• Work to complete:
Copy the podcast summary from "Masters in Business Podcast: Brandon" to "a strategic asset.", changing "dairy farm" to "cattle ranch".

• Quoted passage:
== == ==
Masters in Business Podcast: Brandon Zick on How Private Equity Invests in Farmland
Podcast: Masters in Business
Host: Barry Ritholtz (Bloomberg)
Guest: Brandon Zick, CEO & CIO of Ceres Partners (Ceres Farmland Funds)
Air Date: November 7, 2025
Overview
This episode dives deep into the world of agricultural investing, with a focus on how private equity and institutional investors approach farmland as an asset class. Barry Ritholtz interviews Brandon Zick, who grew up on a dairy farm, found his way to Wall Street, and ultimately steered Ceres Farmland Funds from a fledgling operation to over $2 billion in assets. Their discussion covers the unique characteristics and risks of farmland, the investment process, value drivers, technological and societal change—and why more institutions are finally looking seriously at “dirt” as a strategic asset.
== == ==
• Information shown:
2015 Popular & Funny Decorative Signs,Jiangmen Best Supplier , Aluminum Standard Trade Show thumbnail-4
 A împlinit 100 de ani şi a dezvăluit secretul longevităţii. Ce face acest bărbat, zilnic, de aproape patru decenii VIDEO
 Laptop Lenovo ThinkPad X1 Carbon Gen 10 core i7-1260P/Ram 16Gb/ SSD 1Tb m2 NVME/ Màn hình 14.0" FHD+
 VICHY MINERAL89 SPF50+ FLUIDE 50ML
== == ==
• Answer box:
Masters in Business Podcast: Brandon Zick on How Private Equity Invests in Farmland
Podcast: Masters in Business
Host: Barry Ritholtz (Bloomberg)
Guest: Brandon Zick, CEO & CIO of Ceres Partners (Ceres Farmland Funds)
Air Date: November 7, 2025
Overview
This episode dives deep into the world of agricultural investing, with a focus on how private equity and institutional investors approach farmland as an asset class. Barry Ritholtz interviews Brandon Zick, who grew up on a cattle ranch, found his way to Wall Street, and ultimately steered Ceres Farmland Funds from a fledgling operation to over $2 billion in assets. Their discussion covers the unique characteristics and risks of farmland, the investment process, value drivers, technological and societal change—and why more institutions are finally looking seriously at “dirt” as a strategic asset.